Fellowship / Fellows

Selim Berker

  • 2013–2014
  • Humanities
  • Harvard University
Headshot of Selim Berker
Photo by Tony Rinaldo

This information is accurate as of the fellowship year indicated for each fellow.

Selim Berker is an associate professor of philosophy at Harvard University. His primary research interests are in ethics and epistemology, which he sees as two aspects of the same field, ethics being the study of what we ought to do, and epistemology being the study of what we ought to believe.

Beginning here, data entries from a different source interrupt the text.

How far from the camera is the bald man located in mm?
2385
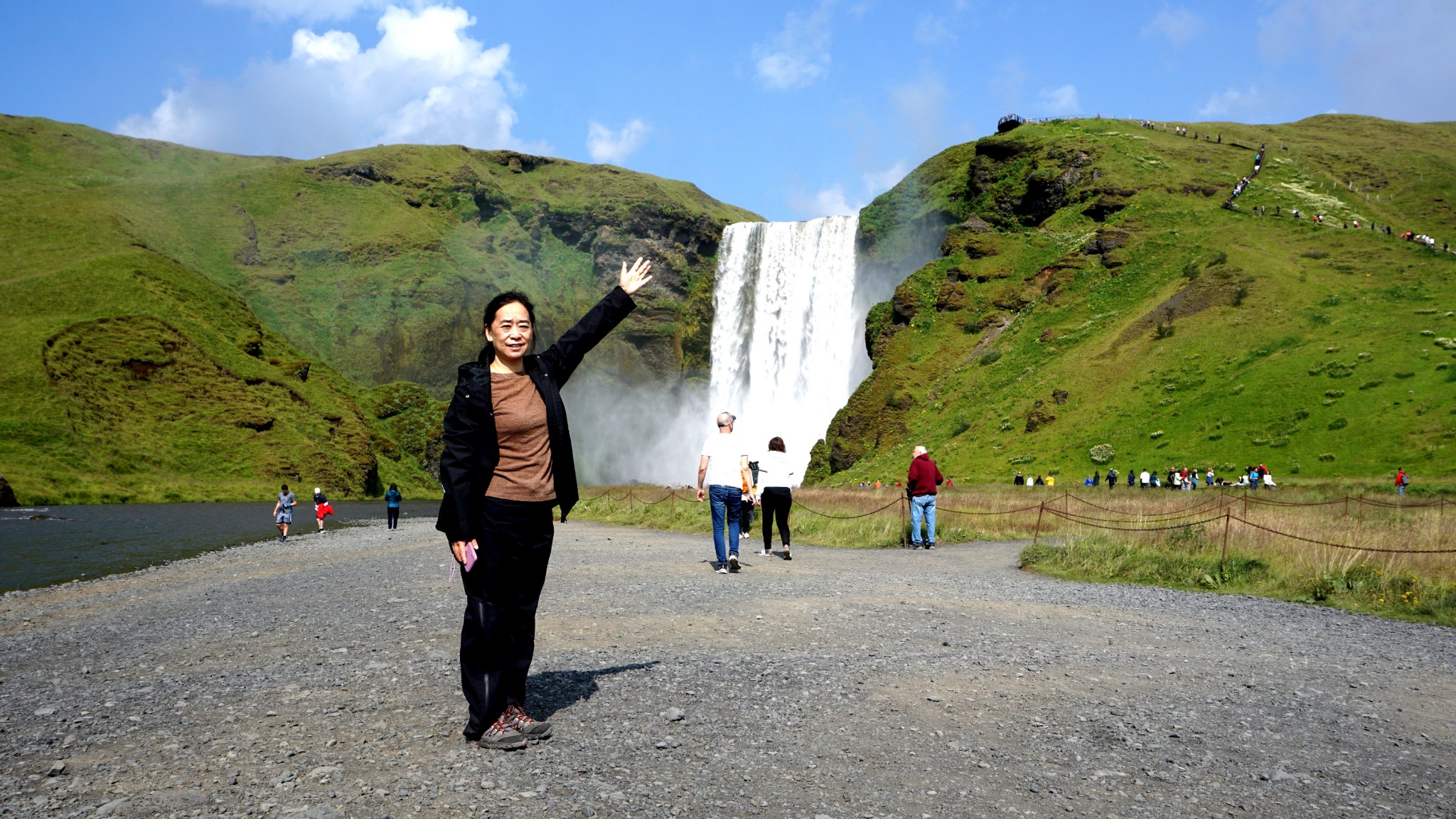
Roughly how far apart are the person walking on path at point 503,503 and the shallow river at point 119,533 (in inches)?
523

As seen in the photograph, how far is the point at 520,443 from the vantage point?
4867 mm

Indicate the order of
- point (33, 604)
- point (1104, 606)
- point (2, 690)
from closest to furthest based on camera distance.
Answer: point (2, 690), point (1104, 606), point (33, 604)

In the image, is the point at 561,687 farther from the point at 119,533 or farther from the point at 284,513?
the point at 119,533

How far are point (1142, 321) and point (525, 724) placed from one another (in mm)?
47354

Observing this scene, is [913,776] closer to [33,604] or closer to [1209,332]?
[33,604]

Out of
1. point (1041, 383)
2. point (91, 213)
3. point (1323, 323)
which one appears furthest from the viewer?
point (91, 213)

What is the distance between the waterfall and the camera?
62312 mm

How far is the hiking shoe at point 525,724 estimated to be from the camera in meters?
4.61

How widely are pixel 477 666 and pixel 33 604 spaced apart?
10620 mm

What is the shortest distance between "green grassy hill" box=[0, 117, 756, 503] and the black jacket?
170ft

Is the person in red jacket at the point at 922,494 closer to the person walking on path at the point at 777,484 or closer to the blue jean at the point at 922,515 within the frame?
the blue jean at the point at 922,515

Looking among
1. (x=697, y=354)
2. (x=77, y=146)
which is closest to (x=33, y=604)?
(x=697, y=354)

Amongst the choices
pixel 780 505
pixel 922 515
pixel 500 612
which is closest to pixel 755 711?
pixel 500 612

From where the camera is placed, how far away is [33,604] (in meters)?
11.8
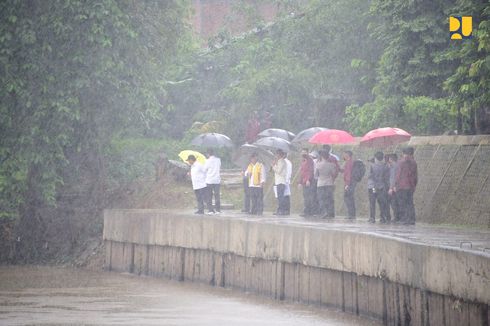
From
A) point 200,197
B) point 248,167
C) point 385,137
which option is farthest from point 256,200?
point 385,137

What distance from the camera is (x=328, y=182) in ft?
88.8

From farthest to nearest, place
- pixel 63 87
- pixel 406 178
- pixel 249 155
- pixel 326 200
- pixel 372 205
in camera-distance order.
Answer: pixel 63 87, pixel 249 155, pixel 326 200, pixel 372 205, pixel 406 178

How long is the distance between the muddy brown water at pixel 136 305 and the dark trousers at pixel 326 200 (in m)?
3.32

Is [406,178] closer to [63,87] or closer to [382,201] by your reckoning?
[382,201]

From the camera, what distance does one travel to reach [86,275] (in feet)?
103

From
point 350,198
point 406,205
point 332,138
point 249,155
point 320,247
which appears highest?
point 332,138

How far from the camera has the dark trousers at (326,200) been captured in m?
27.3

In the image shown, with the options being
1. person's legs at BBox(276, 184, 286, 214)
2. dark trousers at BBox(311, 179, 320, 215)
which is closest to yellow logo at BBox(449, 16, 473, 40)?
dark trousers at BBox(311, 179, 320, 215)

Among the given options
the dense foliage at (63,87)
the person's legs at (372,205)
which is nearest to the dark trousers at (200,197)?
the person's legs at (372,205)

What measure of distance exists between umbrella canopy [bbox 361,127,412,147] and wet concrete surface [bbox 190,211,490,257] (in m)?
1.85

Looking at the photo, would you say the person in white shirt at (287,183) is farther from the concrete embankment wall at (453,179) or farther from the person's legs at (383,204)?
the person's legs at (383,204)

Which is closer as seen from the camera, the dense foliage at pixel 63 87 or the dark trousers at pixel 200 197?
the dark trousers at pixel 200 197

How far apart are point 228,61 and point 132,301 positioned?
21.9m

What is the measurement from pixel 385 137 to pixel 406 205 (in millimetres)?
2451
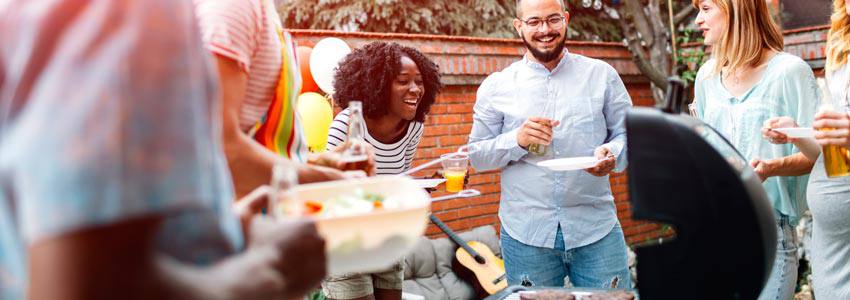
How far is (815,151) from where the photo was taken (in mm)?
2666

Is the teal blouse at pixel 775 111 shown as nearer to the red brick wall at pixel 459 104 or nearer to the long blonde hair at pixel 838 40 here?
→ the long blonde hair at pixel 838 40

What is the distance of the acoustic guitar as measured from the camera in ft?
18.3

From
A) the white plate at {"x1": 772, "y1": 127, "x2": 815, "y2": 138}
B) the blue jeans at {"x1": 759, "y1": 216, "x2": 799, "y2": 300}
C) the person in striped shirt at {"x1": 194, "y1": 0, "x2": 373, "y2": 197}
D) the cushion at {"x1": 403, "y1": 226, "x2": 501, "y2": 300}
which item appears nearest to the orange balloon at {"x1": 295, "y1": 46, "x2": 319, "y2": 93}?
the cushion at {"x1": 403, "y1": 226, "x2": 501, "y2": 300}

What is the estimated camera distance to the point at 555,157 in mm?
3336

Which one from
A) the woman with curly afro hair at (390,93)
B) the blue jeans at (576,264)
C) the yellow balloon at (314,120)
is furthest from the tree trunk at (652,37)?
the blue jeans at (576,264)

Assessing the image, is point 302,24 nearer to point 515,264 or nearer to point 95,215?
point 515,264

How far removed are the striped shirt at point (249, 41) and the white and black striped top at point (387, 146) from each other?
73.3 inches

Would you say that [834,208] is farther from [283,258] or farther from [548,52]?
[283,258]

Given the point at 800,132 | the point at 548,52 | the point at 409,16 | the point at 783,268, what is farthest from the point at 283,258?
the point at 409,16

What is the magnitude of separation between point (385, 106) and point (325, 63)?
0.78m

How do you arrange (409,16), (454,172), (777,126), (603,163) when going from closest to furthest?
(777,126) < (603,163) < (454,172) < (409,16)

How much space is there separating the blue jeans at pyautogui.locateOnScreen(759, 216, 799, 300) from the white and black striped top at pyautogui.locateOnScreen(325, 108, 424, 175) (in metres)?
1.61

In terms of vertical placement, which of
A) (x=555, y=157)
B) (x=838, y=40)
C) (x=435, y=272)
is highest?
(x=838, y=40)

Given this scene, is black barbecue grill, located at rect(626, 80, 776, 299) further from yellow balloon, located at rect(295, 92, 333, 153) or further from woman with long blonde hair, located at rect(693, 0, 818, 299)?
yellow balloon, located at rect(295, 92, 333, 153)
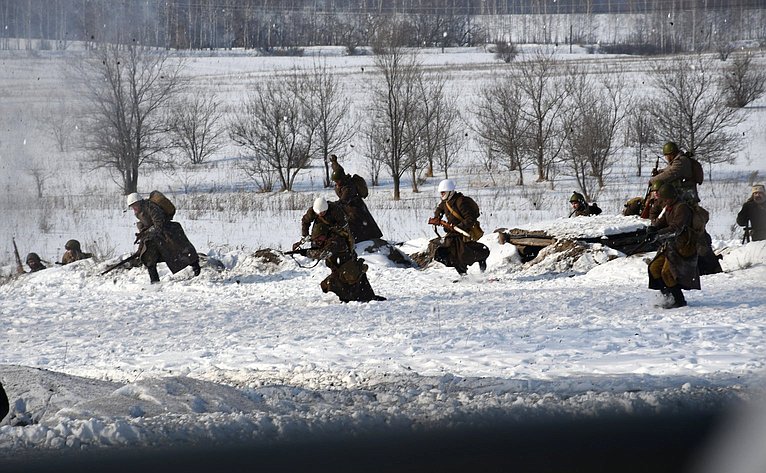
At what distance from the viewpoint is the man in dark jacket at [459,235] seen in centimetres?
1644

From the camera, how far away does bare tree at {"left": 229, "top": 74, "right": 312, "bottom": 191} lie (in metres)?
47.8

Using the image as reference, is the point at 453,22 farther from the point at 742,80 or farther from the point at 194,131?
the point at 742,80

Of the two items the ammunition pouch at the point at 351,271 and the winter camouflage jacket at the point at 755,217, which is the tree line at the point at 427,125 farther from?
the ammunition pouch at the point at 351,271

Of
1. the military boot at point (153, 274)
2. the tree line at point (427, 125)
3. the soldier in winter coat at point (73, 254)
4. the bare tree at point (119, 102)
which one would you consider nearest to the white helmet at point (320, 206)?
the military boot at point (153, 274)

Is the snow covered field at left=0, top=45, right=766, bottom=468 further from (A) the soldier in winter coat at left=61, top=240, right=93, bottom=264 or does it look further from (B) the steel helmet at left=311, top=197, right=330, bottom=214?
(B) the steel helmet at left=311, top=197, right=330, bottom=214

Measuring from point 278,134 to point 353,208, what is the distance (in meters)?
30.2

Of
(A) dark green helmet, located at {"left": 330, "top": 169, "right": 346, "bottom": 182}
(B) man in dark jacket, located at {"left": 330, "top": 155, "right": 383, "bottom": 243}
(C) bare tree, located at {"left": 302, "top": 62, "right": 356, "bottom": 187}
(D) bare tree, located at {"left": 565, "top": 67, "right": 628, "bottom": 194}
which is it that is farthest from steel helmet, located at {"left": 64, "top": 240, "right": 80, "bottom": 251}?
(C) bare tree, located at {"left": 302, "top": 62, "right": 356, "bottom": 187}

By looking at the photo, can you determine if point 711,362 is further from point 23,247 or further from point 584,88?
point 584,88

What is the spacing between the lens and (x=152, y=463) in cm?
696

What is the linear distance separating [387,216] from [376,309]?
1678 cm

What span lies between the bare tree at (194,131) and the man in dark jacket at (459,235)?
109 feet

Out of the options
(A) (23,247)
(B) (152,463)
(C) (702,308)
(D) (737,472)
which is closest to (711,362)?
(C) (702,308)

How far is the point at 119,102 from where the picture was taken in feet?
104

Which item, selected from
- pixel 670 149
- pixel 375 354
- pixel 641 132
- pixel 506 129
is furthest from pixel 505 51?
pixel 375 354
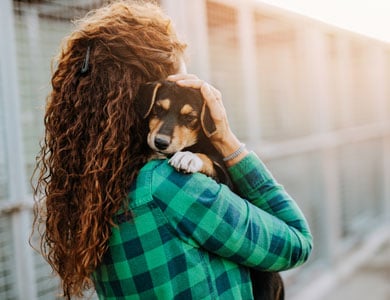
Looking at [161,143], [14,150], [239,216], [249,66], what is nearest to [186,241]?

During his residency at Radcliffe, Berker is working on a project at the intersection of the two. Consequentialism is the view that oughtness is a matter of what best promotes certain good outcomes, such as happiness or true belief. Although consequentialism is hotly contested in contemporary ethics, it is—rather surprisingly—the dominant view in contemporary epistemology. Berker’s project involves arguing against this consequentialist consensus in recent epistemology and developing a positive alternative. He also aims to show how his alternative helps resolve a vexed problem for contemporary philosophers—namely, how to vindicate their practice of relying on intuitions without appealing to intuitions during that vindication in a viciously circular manner.

Berker holds a PhD in philosophy from the Massachusetts Institute of Technology and an AB and MA in physics from Harvard University. He will be combining his Radcliffe Fellowship with a fellowship from the American Council of Learned Societies. He has also received fellowships from Princeton’s University Center for Human Values and the Hertz Foundation.